1 October 2013 3,462 views No Comment

I recently had the pleasure of attending Nate Silver’s ASA invited address at the Joint Statistical Meetings in Montréal. Mr. Silver delivered an engaging talk about the interplay between statistics and journalism, but I was most intrigued by the early disclaimer that he does not consider himself a statistician. About half of the colleagues I have informally polled since then similarly do not consider Nate Silver to be a statistician.

Is Nate Silver a statistician? On one hand, his popular blog FiveThirtyEight.com, sports applications, and successful book career (Including New York Times bestseller The Signal and the Noise) have focused the public’s attention on the power of statistical thinking in a way not seen since W. Edwards Deming. On the other hand, detractors note that Mr. Silver does not publish his approaches in peer-reviewed statistical journals, and that he does not hold any degrees in statistics. (Mr. Silver has a bachelor’s degree in economics from The University of Chicago.)

Before we decide how to answer the title question, let us recognize why the answer to this question is important. After all, Mr. Silver is at the head of a burgeoning media empire, and he is likely to do very well whether or not statisticians regard him as a colleague. The question of Nate Silver’s candidacy as a statistician is timely, since our community is facing the biggest public perception problem of the day. The president’s corner column in the July issue of Amstat News by ASA President Marie Davidian—“Aren’t We Data Science?”—notes that our field has been conspicuously absent from much of the Big Data discussion, despite the quantitative and inferential abilities that statisticians could bring to this arena. The fact that the Big Data era has gotten off to a rapid start with a lack of visible involvement from our community indicates we face an underlying public perception problem. Therefore, the title question is important. If Nate Silver is a statistician, then he is a famous statistician who already has and will continue to make important impacts for the perception of statistics in the public domain. If Nate Silver is not a statistician, then who exactly is?

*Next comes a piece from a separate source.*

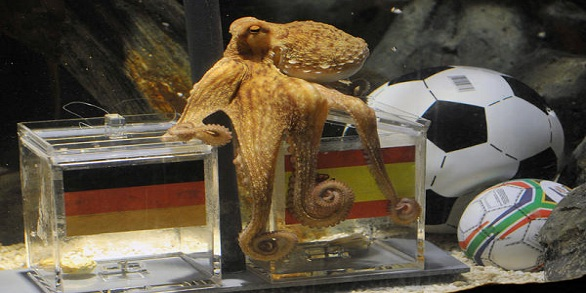 paul-the-octopus_jpg_full_600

A profession constitutes “participating for gain or livelihood in an activity or field of endeavor often engaged in by amateurs” (Merriam-Webster’s dictionary). If a statistician is one who is able to ethically use statistical principals at a professional level (i.e., make a livelihood), then Mr. Silver clearly meets the criterion. If being a statistician requires publishing methodological advancements in statistical peer-reviewed journals, then I fear a great number of individuals with bachelor’s, master’s, and even doctorate degrees in statistics are not actually statisticians. I recommend Jeff Leek’s Simply Statistics blog entry, titled “What Statistics Should Do About Big Data: Problem Forward Not Solution Backward,” as it provides an elegant perspective on the apparent tension between methodology and application in the Big Data context.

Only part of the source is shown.